Les missions internationales. Document final, engagement n° 4

Les missions internationales

- Document Final, engagement n° 4 -

Par Victor Bieler, C.M.

Assistant Général pour les Missions

Pour commencer cet article, je citerai le Document final de l'Assemblée générale de 1998, publié dans Vincentiana (Juillet-octobre 1998, pp. 395-396) :

“ `L'Eglise n'a jamais eu autant que maintenant l'occasion de faire parvenir l'Evangile par le témoignage et la parole, à tous les hommes comme à tous les peuples. Je vois se lever l'aube d'une nouvelle ère missionnaire qui deviendra un jour radieux et riche de fruits si tous les chrétiens, et en particulier les missionnaires et les jeunes Eglises, répondent avec générosité et sainteté aux appels et aux défis de notre temps'.Nous tous sommes invités à contribuer à `la préparation du nouveau printemps de vie chrétienne', en étant docile à l'action de l'Esprit Saint.

“L'Esprit a ouvert le chemin à de nouvelles formes de collaboration dans quelques-unes de nos missions internationales, en plus des missions qui existaient déjà auparavant. Nous prenons les engagements suivants :

a. Encourager une participation plus large des membres des divers groupes de la Famille Vincentienne et des collaborateurs vincentiens, aussi bien dans les missions ad gentes établies par les provinces que dans celles qui dépendent du Supérieur Général.

b. Etablir une commission pour élaborer une « Ratio Missionum », concernant : l'inculturation, la collaboration nord-sud, les critères pour accepter de nouvelles missions, la manière de choisir les missionnaires et d'admettre les candidats à la congrégation ; les relations avec la Famille Vincentienne, la concession d'aide internationale à des missions déjà existantes dans les provinces, les procédures d'évaluations régulières et les finances.

c.

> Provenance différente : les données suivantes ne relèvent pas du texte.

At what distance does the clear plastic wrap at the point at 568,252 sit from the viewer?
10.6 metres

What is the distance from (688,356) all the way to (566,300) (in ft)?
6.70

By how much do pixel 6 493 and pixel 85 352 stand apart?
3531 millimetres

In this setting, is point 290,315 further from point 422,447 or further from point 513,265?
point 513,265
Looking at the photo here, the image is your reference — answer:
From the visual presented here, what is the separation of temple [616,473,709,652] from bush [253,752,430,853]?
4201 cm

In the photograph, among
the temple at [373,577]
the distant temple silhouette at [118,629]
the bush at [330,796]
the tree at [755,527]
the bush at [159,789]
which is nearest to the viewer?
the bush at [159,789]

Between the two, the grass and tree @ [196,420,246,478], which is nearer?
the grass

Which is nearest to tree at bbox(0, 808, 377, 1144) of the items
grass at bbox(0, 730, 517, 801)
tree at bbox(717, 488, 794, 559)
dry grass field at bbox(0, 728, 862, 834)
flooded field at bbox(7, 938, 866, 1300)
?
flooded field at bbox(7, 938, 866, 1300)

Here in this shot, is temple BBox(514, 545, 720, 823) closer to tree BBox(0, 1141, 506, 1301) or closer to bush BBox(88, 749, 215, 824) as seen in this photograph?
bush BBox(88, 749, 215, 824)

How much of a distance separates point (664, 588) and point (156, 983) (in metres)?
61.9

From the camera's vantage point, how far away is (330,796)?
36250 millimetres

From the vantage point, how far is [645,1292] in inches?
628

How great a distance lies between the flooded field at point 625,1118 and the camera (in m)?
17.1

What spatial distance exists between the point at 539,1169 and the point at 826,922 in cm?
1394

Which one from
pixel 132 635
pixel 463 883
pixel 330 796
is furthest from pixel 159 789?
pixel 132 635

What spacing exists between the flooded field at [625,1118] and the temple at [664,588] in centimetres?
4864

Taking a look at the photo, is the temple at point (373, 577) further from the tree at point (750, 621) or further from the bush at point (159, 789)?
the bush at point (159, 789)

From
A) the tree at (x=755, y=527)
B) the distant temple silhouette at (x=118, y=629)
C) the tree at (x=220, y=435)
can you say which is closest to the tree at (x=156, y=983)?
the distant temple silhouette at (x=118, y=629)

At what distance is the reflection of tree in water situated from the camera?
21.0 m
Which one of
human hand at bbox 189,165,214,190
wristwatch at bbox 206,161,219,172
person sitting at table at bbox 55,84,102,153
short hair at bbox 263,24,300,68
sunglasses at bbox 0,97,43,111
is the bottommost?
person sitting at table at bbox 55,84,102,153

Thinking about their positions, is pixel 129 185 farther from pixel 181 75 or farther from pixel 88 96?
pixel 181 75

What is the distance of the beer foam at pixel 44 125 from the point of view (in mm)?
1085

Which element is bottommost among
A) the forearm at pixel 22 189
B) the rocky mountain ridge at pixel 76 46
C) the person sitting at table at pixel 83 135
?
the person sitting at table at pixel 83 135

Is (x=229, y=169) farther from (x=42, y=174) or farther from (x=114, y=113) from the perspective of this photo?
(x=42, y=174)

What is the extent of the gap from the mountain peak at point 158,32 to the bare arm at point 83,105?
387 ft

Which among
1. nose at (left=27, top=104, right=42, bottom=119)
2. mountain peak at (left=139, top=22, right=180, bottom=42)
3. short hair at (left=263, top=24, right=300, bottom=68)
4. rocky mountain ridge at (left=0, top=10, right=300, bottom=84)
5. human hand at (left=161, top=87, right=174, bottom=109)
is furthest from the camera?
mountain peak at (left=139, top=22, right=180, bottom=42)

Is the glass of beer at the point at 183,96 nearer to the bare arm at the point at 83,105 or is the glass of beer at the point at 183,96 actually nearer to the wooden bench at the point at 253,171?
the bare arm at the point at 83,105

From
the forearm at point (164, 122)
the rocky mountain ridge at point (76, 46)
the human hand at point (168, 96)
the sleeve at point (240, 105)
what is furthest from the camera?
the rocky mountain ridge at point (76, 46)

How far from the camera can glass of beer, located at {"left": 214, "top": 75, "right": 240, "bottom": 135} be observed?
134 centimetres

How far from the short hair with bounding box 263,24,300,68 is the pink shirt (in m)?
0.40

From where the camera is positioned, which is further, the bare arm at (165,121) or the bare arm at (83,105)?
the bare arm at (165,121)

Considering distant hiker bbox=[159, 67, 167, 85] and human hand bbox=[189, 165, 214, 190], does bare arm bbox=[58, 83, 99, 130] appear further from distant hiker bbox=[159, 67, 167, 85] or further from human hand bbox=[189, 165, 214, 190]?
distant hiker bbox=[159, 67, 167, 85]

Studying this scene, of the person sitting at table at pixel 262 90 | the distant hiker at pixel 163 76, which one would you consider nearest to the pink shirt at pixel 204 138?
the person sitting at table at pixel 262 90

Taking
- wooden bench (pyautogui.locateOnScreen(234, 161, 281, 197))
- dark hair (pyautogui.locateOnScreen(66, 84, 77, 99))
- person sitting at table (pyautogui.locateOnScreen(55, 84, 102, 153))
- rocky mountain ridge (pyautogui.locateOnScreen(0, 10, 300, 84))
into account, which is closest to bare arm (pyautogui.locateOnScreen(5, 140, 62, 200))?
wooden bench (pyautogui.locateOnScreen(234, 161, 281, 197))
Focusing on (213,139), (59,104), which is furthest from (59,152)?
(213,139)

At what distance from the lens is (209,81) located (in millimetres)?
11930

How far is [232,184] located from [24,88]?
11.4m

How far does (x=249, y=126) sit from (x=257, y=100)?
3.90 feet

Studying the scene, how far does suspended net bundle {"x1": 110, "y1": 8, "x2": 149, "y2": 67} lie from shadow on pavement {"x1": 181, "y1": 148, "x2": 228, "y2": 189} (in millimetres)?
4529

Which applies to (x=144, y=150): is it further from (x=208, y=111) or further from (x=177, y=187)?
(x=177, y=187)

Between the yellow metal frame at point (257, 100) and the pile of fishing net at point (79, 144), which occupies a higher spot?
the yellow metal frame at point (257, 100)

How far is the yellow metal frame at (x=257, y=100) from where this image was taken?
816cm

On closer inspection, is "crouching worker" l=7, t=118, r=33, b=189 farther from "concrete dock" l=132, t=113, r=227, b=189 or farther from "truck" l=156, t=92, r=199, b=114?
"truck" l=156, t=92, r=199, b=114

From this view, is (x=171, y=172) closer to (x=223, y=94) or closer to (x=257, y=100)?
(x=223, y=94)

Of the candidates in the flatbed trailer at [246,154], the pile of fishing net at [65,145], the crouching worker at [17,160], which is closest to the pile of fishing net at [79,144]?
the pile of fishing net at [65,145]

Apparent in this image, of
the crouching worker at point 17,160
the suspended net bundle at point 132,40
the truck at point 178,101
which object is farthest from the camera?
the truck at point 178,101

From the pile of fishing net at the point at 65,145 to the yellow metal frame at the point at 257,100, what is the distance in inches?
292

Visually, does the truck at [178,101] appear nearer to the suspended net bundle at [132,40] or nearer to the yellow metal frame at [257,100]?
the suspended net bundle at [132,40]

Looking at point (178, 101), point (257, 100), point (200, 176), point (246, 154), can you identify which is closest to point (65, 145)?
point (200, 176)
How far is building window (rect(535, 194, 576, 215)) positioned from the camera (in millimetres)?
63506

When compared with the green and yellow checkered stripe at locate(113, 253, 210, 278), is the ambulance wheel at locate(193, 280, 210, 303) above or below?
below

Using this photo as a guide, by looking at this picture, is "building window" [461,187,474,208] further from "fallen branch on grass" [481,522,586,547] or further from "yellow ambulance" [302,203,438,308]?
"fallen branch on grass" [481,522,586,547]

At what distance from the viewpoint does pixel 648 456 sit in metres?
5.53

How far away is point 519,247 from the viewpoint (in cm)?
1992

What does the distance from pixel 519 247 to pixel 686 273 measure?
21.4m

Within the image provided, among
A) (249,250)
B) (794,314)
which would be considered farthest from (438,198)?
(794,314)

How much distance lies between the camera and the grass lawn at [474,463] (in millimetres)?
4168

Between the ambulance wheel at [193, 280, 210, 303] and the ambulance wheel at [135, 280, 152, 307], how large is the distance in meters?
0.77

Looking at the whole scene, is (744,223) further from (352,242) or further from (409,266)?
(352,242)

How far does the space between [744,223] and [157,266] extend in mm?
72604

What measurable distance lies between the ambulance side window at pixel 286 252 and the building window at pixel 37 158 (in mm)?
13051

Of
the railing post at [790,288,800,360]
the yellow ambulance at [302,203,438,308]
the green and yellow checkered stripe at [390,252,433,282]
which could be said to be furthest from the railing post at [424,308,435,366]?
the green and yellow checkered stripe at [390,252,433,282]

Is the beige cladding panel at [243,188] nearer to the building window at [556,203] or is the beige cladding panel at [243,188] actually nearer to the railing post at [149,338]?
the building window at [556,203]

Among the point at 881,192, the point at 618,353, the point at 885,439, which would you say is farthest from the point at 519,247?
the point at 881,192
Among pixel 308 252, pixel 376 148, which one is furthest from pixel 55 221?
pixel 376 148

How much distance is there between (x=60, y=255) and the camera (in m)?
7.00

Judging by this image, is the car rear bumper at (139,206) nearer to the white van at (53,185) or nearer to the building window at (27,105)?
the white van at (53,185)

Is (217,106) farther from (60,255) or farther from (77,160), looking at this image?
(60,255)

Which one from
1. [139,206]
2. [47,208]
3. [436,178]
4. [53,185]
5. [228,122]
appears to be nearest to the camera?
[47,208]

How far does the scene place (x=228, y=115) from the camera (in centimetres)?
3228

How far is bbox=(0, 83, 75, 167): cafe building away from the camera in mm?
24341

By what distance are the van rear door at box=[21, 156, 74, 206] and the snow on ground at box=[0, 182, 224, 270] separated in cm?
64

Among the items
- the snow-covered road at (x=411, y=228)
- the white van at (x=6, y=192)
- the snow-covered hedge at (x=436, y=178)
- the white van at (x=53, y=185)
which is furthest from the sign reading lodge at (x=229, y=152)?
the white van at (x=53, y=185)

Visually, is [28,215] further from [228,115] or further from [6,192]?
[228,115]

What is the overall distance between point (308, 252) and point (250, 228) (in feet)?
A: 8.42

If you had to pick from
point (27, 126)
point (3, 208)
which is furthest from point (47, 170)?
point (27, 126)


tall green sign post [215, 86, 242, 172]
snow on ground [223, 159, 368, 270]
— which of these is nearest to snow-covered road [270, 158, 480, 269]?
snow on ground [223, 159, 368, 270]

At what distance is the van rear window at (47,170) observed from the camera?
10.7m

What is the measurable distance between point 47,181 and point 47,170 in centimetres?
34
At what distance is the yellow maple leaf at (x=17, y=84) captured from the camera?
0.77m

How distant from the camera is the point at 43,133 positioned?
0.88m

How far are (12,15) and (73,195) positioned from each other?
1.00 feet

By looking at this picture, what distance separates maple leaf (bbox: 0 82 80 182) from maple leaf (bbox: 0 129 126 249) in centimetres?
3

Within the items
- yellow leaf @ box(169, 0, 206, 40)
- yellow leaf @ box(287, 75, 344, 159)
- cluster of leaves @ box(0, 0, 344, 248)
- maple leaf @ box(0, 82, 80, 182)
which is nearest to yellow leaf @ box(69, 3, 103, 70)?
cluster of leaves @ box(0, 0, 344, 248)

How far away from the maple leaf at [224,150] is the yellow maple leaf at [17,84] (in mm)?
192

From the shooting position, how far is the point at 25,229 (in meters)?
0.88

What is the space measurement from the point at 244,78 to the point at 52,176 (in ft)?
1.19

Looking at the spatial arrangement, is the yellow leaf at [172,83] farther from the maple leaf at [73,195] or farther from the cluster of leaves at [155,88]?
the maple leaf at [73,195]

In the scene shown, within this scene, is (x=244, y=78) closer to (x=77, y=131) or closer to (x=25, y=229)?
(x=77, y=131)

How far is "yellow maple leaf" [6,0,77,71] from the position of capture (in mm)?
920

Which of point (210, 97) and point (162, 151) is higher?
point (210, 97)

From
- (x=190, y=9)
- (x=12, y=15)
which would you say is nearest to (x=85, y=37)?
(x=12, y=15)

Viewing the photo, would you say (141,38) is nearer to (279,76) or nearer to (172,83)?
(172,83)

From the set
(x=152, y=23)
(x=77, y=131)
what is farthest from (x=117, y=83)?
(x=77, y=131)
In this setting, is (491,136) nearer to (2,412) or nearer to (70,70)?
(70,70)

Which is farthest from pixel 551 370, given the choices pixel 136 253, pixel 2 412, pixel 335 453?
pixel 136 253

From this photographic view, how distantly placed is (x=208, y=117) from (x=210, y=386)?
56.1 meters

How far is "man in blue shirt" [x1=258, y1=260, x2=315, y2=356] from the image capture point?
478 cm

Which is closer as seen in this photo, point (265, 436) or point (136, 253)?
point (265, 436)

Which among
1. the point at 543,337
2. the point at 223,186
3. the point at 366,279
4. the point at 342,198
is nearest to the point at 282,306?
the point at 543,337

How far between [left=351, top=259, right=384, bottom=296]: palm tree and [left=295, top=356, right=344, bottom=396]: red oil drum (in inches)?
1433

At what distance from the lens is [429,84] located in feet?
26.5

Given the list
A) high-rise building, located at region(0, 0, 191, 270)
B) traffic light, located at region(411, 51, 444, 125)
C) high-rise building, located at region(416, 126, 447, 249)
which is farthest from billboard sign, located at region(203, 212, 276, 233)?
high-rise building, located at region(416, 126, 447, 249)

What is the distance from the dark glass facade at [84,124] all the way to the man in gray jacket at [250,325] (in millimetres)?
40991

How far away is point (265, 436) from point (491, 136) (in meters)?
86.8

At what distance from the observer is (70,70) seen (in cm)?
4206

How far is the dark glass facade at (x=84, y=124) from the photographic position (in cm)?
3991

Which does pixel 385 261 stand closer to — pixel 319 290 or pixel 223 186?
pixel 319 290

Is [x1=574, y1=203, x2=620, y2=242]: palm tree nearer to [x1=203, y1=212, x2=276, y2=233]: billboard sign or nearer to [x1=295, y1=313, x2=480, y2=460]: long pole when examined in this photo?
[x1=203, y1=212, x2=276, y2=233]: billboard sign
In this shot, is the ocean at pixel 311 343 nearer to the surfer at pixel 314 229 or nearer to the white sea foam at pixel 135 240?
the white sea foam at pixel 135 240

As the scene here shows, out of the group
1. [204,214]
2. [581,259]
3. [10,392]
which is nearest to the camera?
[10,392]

Que le Supérieur Général étudie l'opportunité d'établir un secrétariat pour les nouvelles missions internationales pour faciliter les relations entre lui, les provinces, les branches de la Famille Vincentienne et d'autres organisations missionnaires, ainsi que pour la collecte des informations et la recherche de fonds et d'autres ressources.”

Je me limiterai à donner ici quelques réflexions au sujet du point a: “Encourager une participation plus large, etc.”. Les points b et c sont encore à l'étude par une commission qui est chargée de préparer la “Ratio Missionum”.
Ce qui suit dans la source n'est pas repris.